But I’ve noticed as I’ve continued to smooth out the rough edges of my thinking and behavior that The Tracinator has willfully given up the hammer of execution to the blending brush belonging to The Gracinator. I'll let you in on a little secret. Many folks wondered how and why I would step into the role I'm in now. It is a daunting situation to duplicate my father's presence, persona, and power. When I came back ten years ago, I knew I was so far out of my element with nothing in the proverbial toolbox that I had to rely on grace, i.e., unmerited favor wholly. In other words, I would do my very best, but the end result was outside my control.
Today, this truth has become so second nature that I know of no other way to get out of bed each day and do what life presents. I will work hard, stay surrounded by tremendous people and books, and take good care of myself. I pray; I study; I serve; I work; I love; I receive. Life is now a tremendous balance of pouring out and being replenished that I wish I had given credence to earlier in life.
But we don’t understand it when we’re younger. We’re the masters of destiny, the earth movers and shakers, the creators, the conquerors —and that is all well and good. But there's a much more calm way to go about existing on the planet, and that's allowing each day to unfold precisely as it's supposed to. I no longer go to sleep drained and angry but rather retire in absolute wonder at what the day has revealed before me. Is it all perfect and good? Not even close. But it's a process; it's one day in eternity; it's a chance to do the best I can, and that's all I can ever achieve.
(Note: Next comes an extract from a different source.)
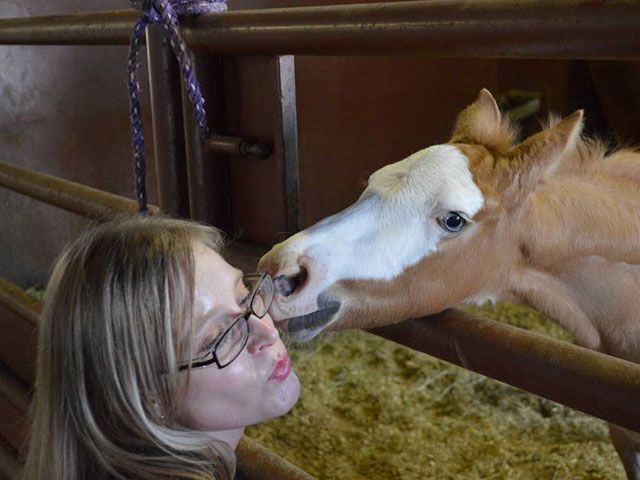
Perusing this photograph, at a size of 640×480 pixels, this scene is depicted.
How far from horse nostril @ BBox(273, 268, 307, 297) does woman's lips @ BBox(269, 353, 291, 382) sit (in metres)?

I have my list of things to accomplish at the start of each day. Sometimes they get checked off and sometimes they don’t. But I never reflect at the end of the day upset that I didn't get more done. I got precisely done what life presented to me in those 24 hours. And that is one tremendous feeling indeed. Someday, we won't have the construct called time; but for now, I try to make time my friend and not my foe. Let go and let grace. It's ready to take a preeminent role in your life if you let it.